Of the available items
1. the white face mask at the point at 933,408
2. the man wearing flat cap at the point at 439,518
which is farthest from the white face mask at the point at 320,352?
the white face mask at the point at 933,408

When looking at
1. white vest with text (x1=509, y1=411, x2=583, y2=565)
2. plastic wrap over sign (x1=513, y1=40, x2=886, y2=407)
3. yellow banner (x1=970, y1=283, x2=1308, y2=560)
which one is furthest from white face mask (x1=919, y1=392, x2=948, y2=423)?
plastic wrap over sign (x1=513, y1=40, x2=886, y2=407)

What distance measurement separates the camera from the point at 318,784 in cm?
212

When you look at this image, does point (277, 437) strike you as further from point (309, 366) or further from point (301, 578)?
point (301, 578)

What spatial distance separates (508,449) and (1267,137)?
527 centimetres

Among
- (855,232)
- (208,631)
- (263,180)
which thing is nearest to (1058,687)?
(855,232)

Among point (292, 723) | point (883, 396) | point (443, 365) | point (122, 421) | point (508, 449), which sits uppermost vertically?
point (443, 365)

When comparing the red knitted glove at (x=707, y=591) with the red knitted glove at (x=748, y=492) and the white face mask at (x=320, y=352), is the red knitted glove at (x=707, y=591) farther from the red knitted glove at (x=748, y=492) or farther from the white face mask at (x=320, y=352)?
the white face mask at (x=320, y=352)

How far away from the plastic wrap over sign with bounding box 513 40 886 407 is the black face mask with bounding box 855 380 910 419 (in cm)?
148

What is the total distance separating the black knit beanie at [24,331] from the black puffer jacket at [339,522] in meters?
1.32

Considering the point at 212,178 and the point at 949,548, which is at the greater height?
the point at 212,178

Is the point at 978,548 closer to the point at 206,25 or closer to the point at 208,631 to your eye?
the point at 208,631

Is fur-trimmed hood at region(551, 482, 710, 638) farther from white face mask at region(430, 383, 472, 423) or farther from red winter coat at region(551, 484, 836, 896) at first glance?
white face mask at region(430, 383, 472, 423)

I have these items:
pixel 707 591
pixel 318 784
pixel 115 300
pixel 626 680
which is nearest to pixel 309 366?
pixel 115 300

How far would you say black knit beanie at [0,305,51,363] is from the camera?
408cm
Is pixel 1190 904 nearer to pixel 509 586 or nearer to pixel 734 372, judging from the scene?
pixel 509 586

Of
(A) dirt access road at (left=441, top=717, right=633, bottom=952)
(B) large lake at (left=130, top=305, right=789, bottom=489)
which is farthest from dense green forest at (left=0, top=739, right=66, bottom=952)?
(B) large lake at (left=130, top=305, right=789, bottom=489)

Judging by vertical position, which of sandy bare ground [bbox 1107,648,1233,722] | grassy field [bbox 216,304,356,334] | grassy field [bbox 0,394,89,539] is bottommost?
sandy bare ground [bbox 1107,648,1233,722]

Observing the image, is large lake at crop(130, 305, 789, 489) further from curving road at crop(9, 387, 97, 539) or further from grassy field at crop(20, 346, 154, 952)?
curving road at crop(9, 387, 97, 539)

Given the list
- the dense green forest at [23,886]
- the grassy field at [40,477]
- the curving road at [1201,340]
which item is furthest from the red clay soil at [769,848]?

══════════

- Exercise instructions:
Your task is to extract all of the records exactly.

- Result:
Of the available items
1. the white face mask at the point at 933,408
2. the man wearing flat cap at the point at 439,518
which is farthest from the white face mask at the point at 320,352?
the white face mask at the point at 933,408

When looking at
1. white vest with text (x1=509, y1=411, x2=583, y2=565)
2. plastic wrap over sign (x1=513, y1=40, x2=886, y2=407)
3. yellow banner (x1=970, y1=283, x2=1308, y2=560)
which one is furthest from white face mask (x1=919, y1=392, x2=948, y2=423)?
plastic wrap over sign (x1=513, y1=40, x2=886, y2=407)

What distance measurement separates the camera from the point at 318,784 in cm?
212

When you look at this image, does point (277, 437) strike you as further from point (309, 366) or further from point (301, 578)?
point (301, 578)

What spatial distance separates (508,449) and (1267,137)?
527 centimetres

Among
- (855,232)
- (208,631)
- (263,180)
which thing is nearest to (1058,687)?
(855,232)

Among point (292, 723) | point (883, 396) | point (443, 365) | point (122, 421) | point (508, 449), which sits uppermost vertically?
point (443, 365)

When comparing the red knitted glove at (x=707, y=591) with the red knitted glove at (x=748, y=492) and the white face mask at (x=320, y=352), is the red knitted glove at (x=707, y=591) farther from the red knitted glove at (x=748, y=492) or farther from the white face mask at (x=320, y=352)?
the white face mask at (x=320, y=352)

How far away from the plastic wrap over sign with bounding box 513 40 886 407 is the black face mask with bounding box 855 380 910 419 (in cm)?
148

What is the total distance separating the black knit beanie at [24,331] from the black puffer jacket at [339,522] in meters?
1.32

Considering the point at 212,178 and the point at 949,548, which is at the greater height?
the point at 212,178

Is the point at 978,548 closer to the point at 206,25 or closer to the point at 208,631 to your eye?
the point at 208,631

Is fur-trimmed hood at region(551, 482, 710, 638) farther from white face mask at region(430, 383, 472, 423) or farther from red winter coat at region(551, 484, 836, 896) at first glance?
white face mask at region(430, 383, 472, 423)

I have these items:
pixel 707 591
pixel 318 784
pixel 115 300
pixel 626 680
which is nearest to pixel 309 366?
pixel 115 300

How far would you say black knit beanie at [0,305,51,363] is from the camera?
408cm
Is pixel 1190 904 nearer to pixel 509 586 or nearer to pixel 734 372, judging from the scene?
pixel 509 586

Of
(A) dirt access road at (left=441, top=717, right=633, bottom=952)
(B) large lake at (left=130, top=305, right=789, bottom=489)
which is farthest from dense green forest at (left=0, top=739, right=66, bottom=952)?
(B) large lake at (left=130, top=305, right=789, bottom=489)

Judging by vertical position, which of sandy bare ground [bbox 1107,648,1233,722] | grassy field [bbox 216,304,356,334] | grassy field [bbox 0,394,89,539] is bottommost?
sandy bare ground [bbox 1107,648,1233,722]

Observing the image, is large lake at crop(130, 305, 789, 489) further from curving road at crop(9, 387, 97, 539) or further from grassy field at crop(20, 346, 154, 952)?
curving road at crop(9, 387, 97, 539)

Given the list
- the dense green forest at [23,886]
- the grassy field at [40,477]
- the curving road at [1201,340]
which item is furthest from the red clay soil at [769,848]?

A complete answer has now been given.